Le responsable islamiste, qui confirmait une information publiée dimanche par la "SonntagsZeitung" et "Le Matin Dimanche", a précisé que la rançon avait été décidée par les plus hautes autorités du mouvement taliban pakistanais. Il a ajouté qu'une vidéo des captifs bernois serait rendue publique prochainement et que les deux otages étaient en bonne santé.

Changement de tactique

Le directeur du FATA Research Centre d'Islamabad - un centre de recherche sur les zones tribales pakistanaises - a confirmé l'existence d'une vidéo prise à l'intérieur d'une pièce sombre et montrant la jeune femme, les cheveux couverts par un foulard, et son compagnon, portant une longue barbe.
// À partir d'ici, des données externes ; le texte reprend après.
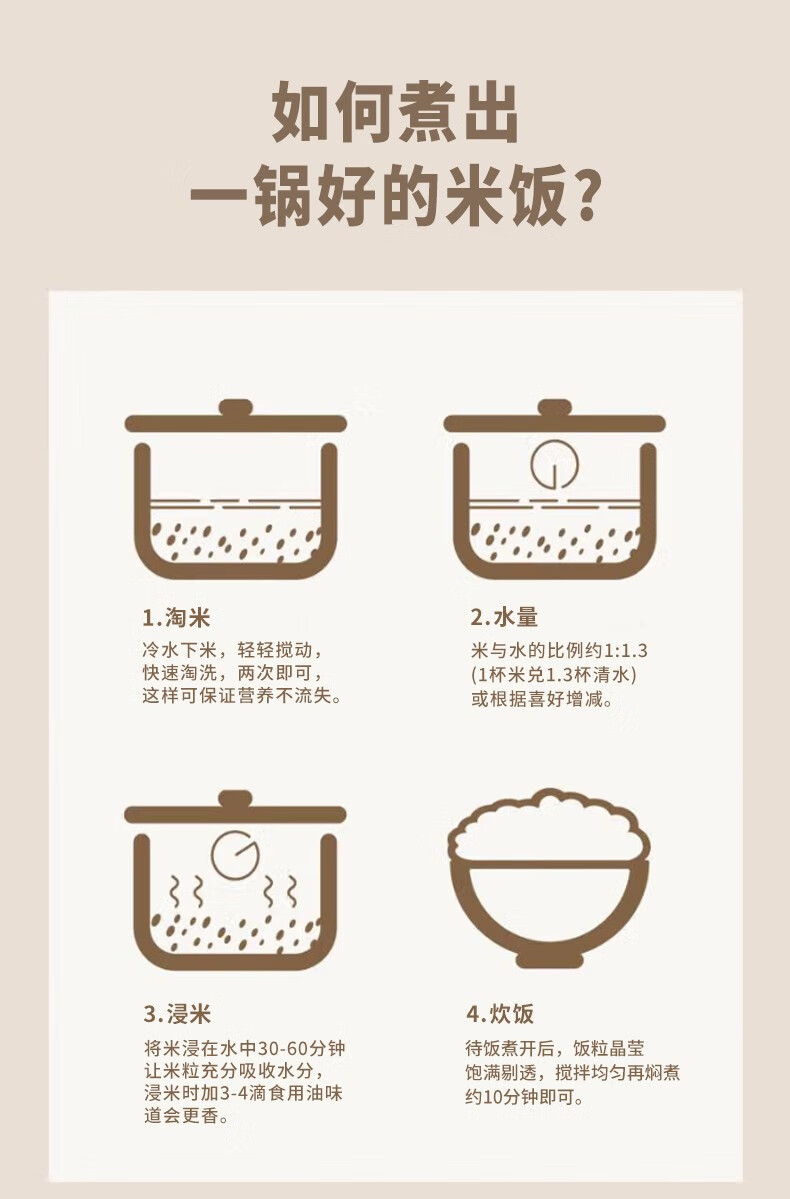 如何煮出
一锅好的米饭？

1.淘米
冷水下米，轻轻搅动，快速淘洗，两次即可，这样可保证营养不流失。

2.水量
米与水的比例约1:1.3 (1杯米兑1.3杯清水) 或根据喜好增减。

3.浸米
将米浸在水中30-60分钟让米粒充分吸收水分，浸米时加3-4滴食用油味道会更香。

4.炊饭
待饭煮开后，饭粒晶莹饱满剔透，搅拌均匀再焖煮约10分钟即可。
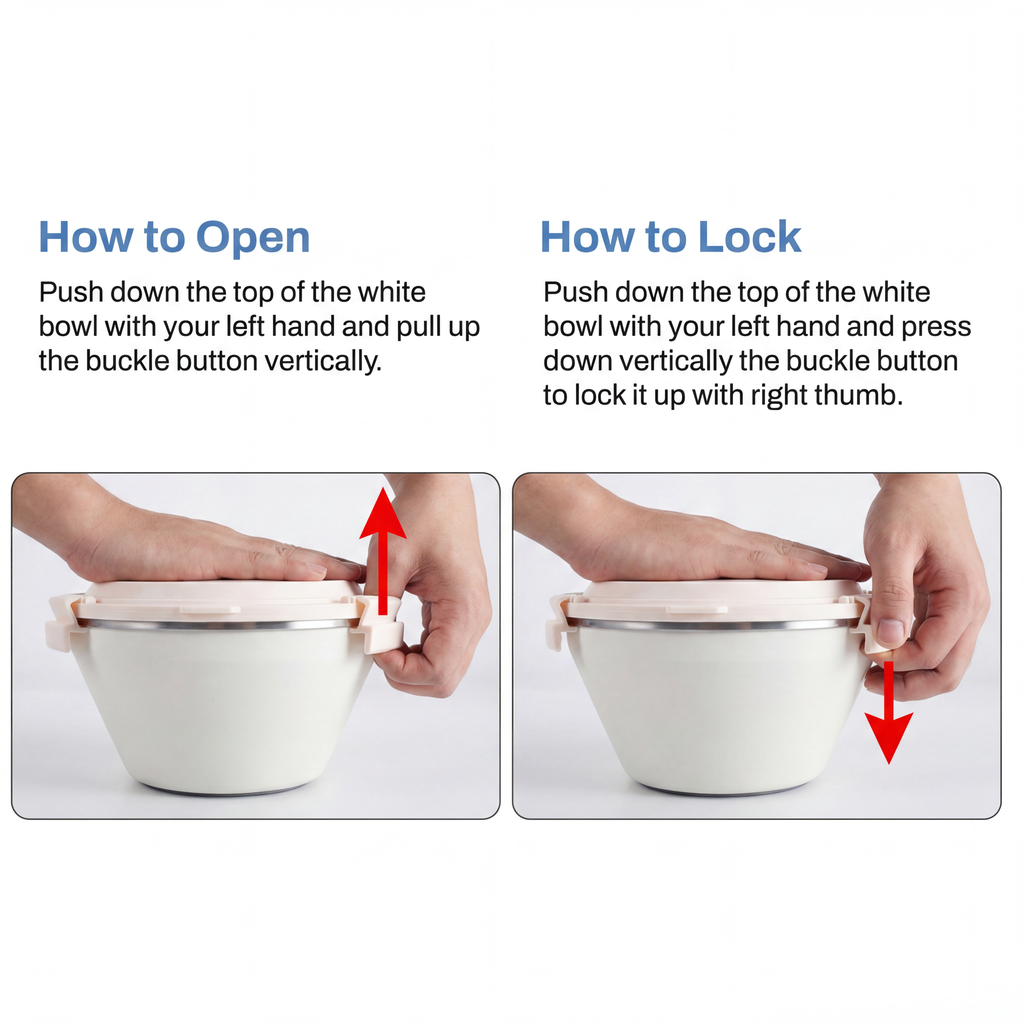 How to Open

Push down the top of the white bowl with your left hand and pull up the buckle button vertically.

How to Lock

Push down the top of the white bowl with your left hand and press down vertically the buckle button to lock it up with right thumb.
Selon lui, cette vidéo n'aurait pas encore été transmise aux autorités suisses.

Ces demandes constituent un changement de tactique radical pour les talibans pakistanais qui exigeaient jusqu'ici la libération d'Aafia Siddiqui, une scientifique pakistanaise condamnée à 86 ans de prison aux Etats-Unis pour tentative de meurtre sur l'un de ses interrogateurs américains.

Selon le centre de recherche, ce revirement serait dû au manque de ressources financières des talibans. "Ils ont besoin d'argent (...) Ils n'ont plus d'argent", a-t-il déclaré.

L'ambassade de Suisse à Islamabad et le Département fédéral des affaires étrangères (DFAE) se sont refusés à tout commentaire.